Przygoda z twórczością Peteckiego pokazała mi różnicę między science fiction a science fiction problemową istniejącą kiedyś, a różnicę jaką zauważamy teraz. Zacytuję jeszcze raz Krzysztofa Sokołowskiego: “Petecki pisał fantastykę zgodnie z konwencją, tylko dobrze i z głową". Mimo pozostawania w opozycji z twórcami słowem walczącymi z systemem, potrafił w swoich książkach zawrzeć kilka ciekawych i w swoich czasach kontrowersyjnych rozwiązań fabularnych (słynny motyw “interesownego” seksu w Strefach zerowych). Dodatkowo nie potrafię, i chyba też nie chcę, wyrzucić z pamięci tych wszystkich fragmentów, w których kilka prostych słów potrafiło poruszyć moją czytelniczą duszę i zrobić zamieszanie w głowie. Tak, mówię tutaj o chwilach w których jednostka aspołeczna wykazuje najwięcej ludzkich emocji.

Jest jeszcze jedna kwestia, o której warto pamiętać, i na którą pragnę zwrócić waszą uwagę. Ile z współczesnych powieści “rozrywkowych” będzie potrafiło wywołać na Małej Rudej takie wrażenie, jakie dzisiaj Petecki wywarł na Dużej Rudej? Czy znajdziecie mi takie powieści, wydane po 2000 roku, które nie stracą na swej aktualności mimo upływu dziesięcioleci? Co wam wyjdzie, gdy obok siebie postawicie twórczość pewnego orędownika popowej fantastyki (o którym naprawdę musze w końcu napisać…) i twórczość Peteckiego?

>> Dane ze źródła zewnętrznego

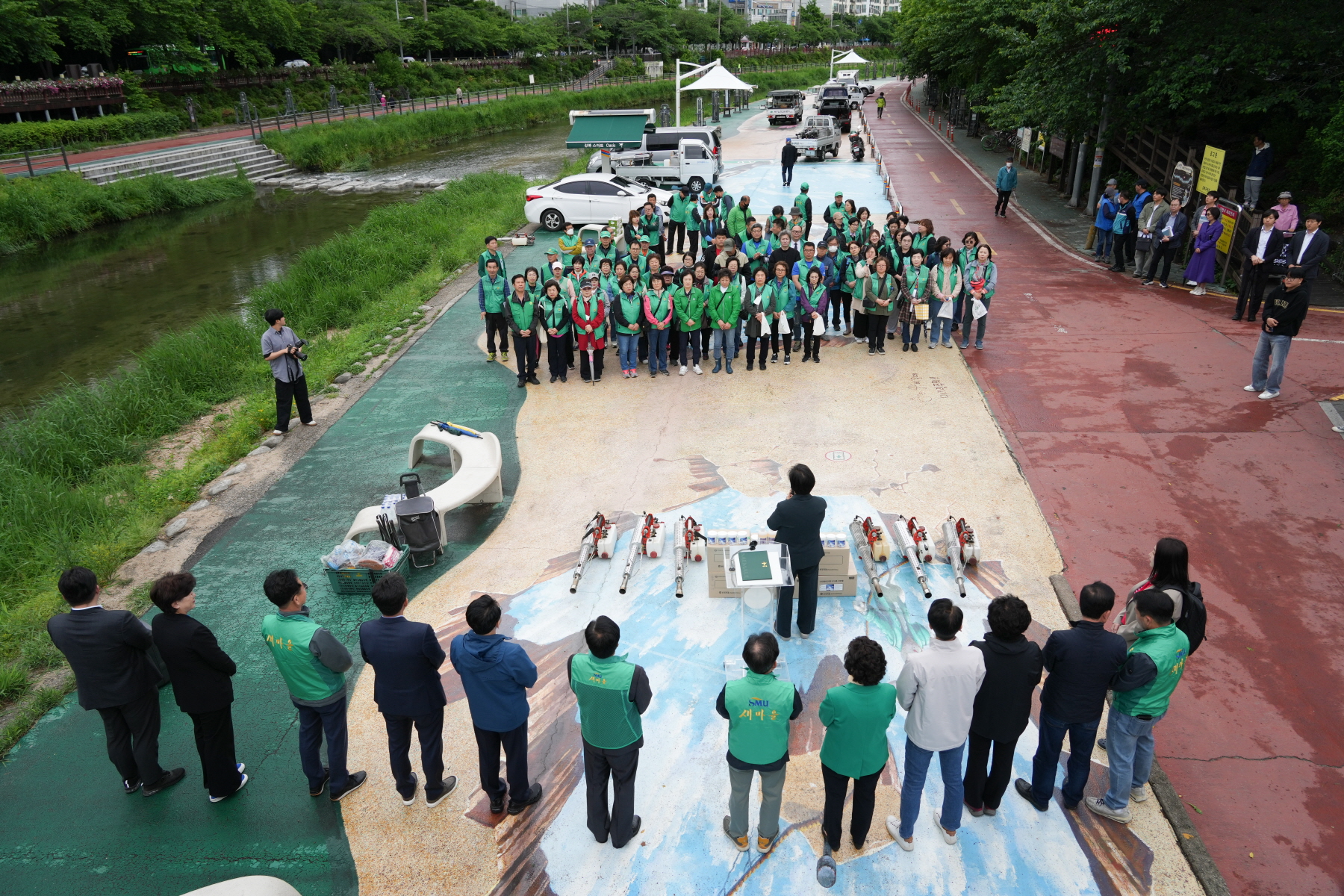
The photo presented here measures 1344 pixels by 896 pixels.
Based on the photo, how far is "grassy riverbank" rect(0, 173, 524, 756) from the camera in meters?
7.89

Z tą myślą was dzisiaj zostawiam. I bardzo proszę: nie bójcie się pisać konstruktywnych komentarzy, nawet gdyby miały one oznaczać brutalne wskazywanie błędów w moim rozumowaniu. Uwielbiam takie dyskusje :D

2 komentarze:

  1. Piszesz o "socjologicznym wymiarze powieści" i przywołujesz Lema? Dlaczego właśnie niego? Dlaczego nie Zajdla, czy Wnuka-Lipińskiego? Oni są bardziej "socjologiczni". No, tyle że mniej popularni...

    OdpowiedzUsuń
    Odpowiedzi
    1. Widzisz, najzabawniejsze jest to, że z Zajdla mam przeczytane więcej niż z Lema. Tylko dziwnym trafem, podczas różnych burzliwych dyskusji o Peteckim (czy to na facebooku, czy w prywatnych rozmowach) ciągle przewijał się temat Lema i jakoś mi się ten Lem przyczepił jako opozycja literacka dla Peteckiego :)

      Usuń

Szanuję krytykę, ale tylko popartą odpowiednimi przykładami. Jeśli chcesz trollować, to licz się z tym, że na tym blogu niekulturalnych zachowań tolerować nie będziemy, a komentarze obraźliwe będą kasowane :)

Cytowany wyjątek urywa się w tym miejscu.